3.4 O novo sindicalismo: o setor rural da CUT

3.4.2 Agricultura familiar: uma categoria em discussão

O reconhecimento político da agricultura familiar no espaço rural brasileiro contribuiu

consideravelmente para a unificação da grande maioria dos movimentos sociais do campo. Esta valorização ocorreu, sobretudo a partir da criação do Pronaf (WANDERLEY, 2003) que

representou a legitimação da importância desta categoria socioeconômica – o agricultor familiar (SCHNEIDER, 2003). Quando o Pronaf foi instituído, a agricultura familiar se desprendeu das representações sociais que o termo “camponês” carregava e, ao mesmo tempo, representou o começo da valorização da condição de um tipo produtor rural que se distinguia do produtor do modelo de produção agrícola patronal (cf. WANDERLEY, 2011).
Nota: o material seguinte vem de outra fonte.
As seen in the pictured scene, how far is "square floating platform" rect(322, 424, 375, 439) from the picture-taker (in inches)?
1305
É a partir desse momento que os agricultores familiares passaram a ser percebidos como um ator social importante, enquanto portadores de uma concepção de agricultura diferenciada e alternativa àquela latifundiária e patronal, não mais reconhecidos como “pobres do campo”,

“produtores de baixa renda”, “pequenos produtores” e/ou “agricultores de subsistência” (cf. WANDERLEY, 2000; 2003). Wanderley (2003) salienta ainda que, na maioria dos países onde os efeitos da “agricultura moderna” têm se mostrado perversos às populações do campo, esses agricultores familiares se colocam, em grande medida, como porta-vozes de outro tipo de agricultura moderna e se estabelecem como contraponto ao modelo produtivista de agricultura. É preciso, no entanto, salientar que agricultura familiar apresenta um complexo grau de diferenciação social. Ela vai desde os produtores familiares altamente integrados aos mercados, àqueles que ainda sofrem com a falta de políticas públicas de inclusão produtiva, e como muita dificuldade, têm conseguido erguer seu patrimônio familiar.
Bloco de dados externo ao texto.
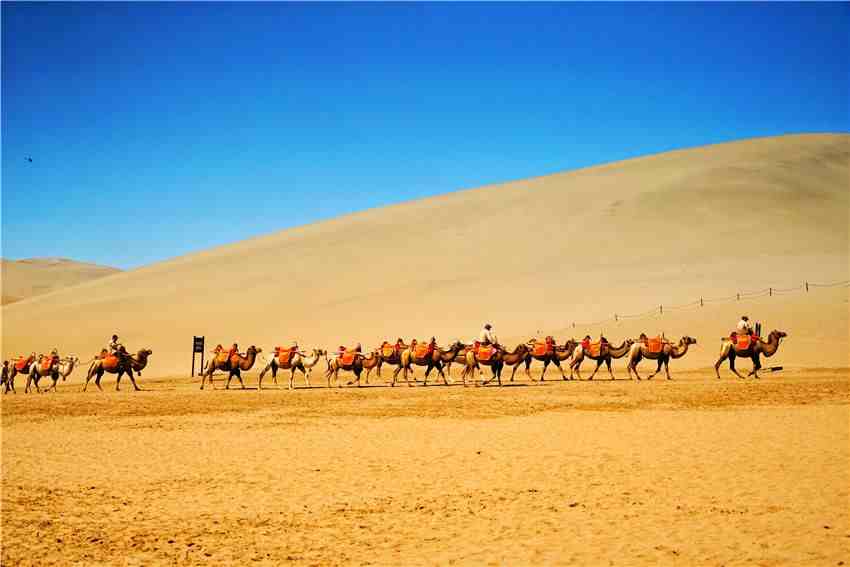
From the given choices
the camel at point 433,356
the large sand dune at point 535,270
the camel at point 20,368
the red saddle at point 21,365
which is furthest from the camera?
the large sand dune at point 535,270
De modo geral, esse reconhecimento dos agricultores familiares na sociedade brasileira pode ser compreendido a partir de algumas mudanças no campo das representações sociais e percepções sobre a nossa agricultura. Um primeiro aspecto refere-se à orientação assumida pelos debates acadêmicos no sentido de evidenciar a agricultura familiar como um modelo sustentável de produção e como forma de superar as desigualdades presentes no meio rural. Em seguida, a formulação das políticas públicas de apoio à agricultura familiar demonstrou a incorporação por parte do Estado das demandas dessa categoria. Por fim, não menos relevante, consideramos a centralidade obtida pela agricultura familiar nos movimentos sociais rurais, especialmente, no movimento sindical rural.
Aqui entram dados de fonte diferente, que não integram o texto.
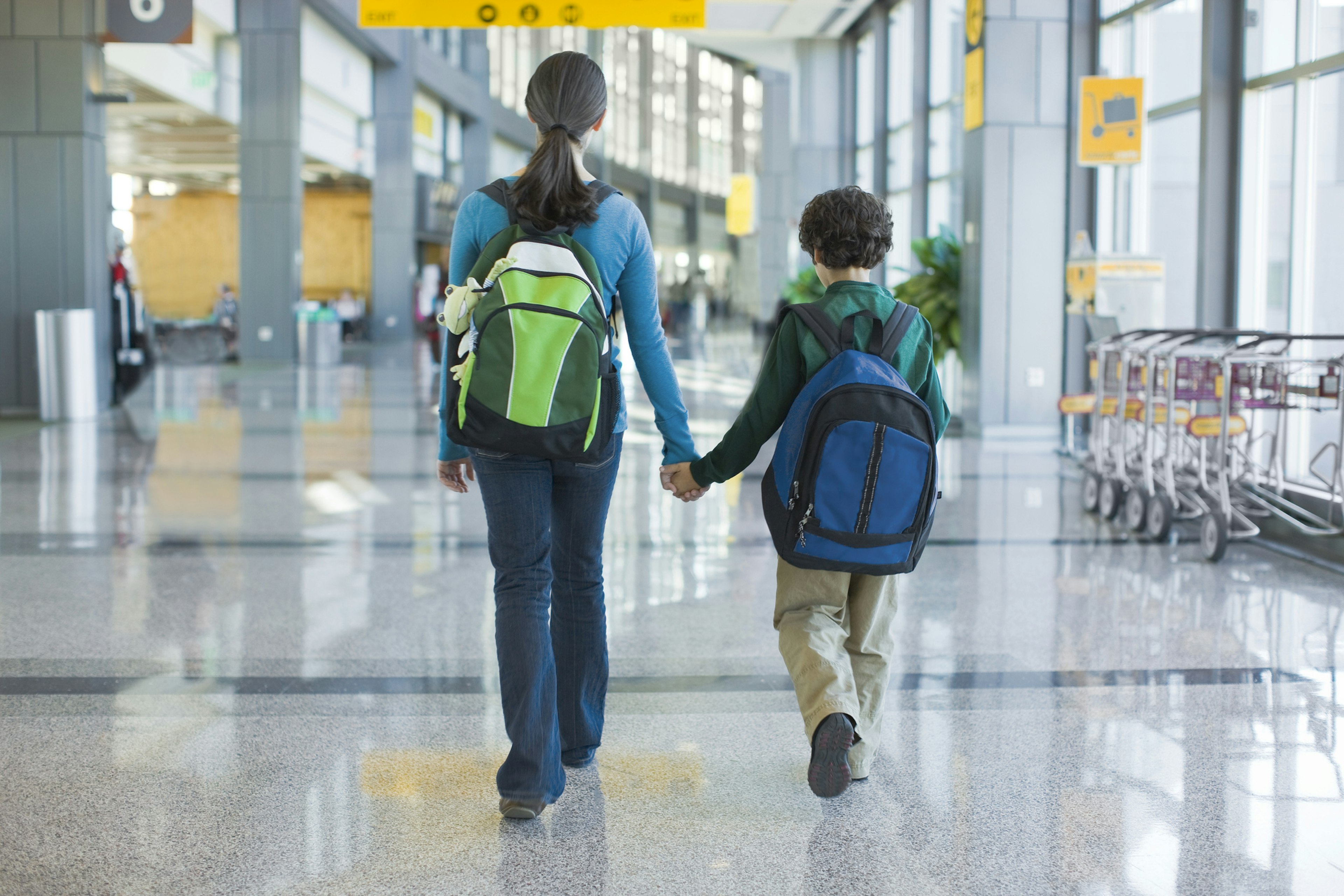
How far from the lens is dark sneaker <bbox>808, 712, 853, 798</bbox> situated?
9.00 ft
Nesse mesmo sentido, Medeiros (2001) afirma que a emergência da agricultura familiar esteve associada, principalmente, ao aumento da relevância dos pequenos produtores no interior do sindicalismo e à formulação de políticas públicas para o segmento. Martins (2003), também nessa mesma linha, ressalta que a década de 1990, de fato, caracterizou-se como momento que estabeleceu novos horizontes à pequena agricultura, destacando o Pronaf como um instrumento de reconhecimento da agricultura familiar enquanto protagonista de um projeto econômico (de desenvolvimento) viável para o espaço rural brasileiro.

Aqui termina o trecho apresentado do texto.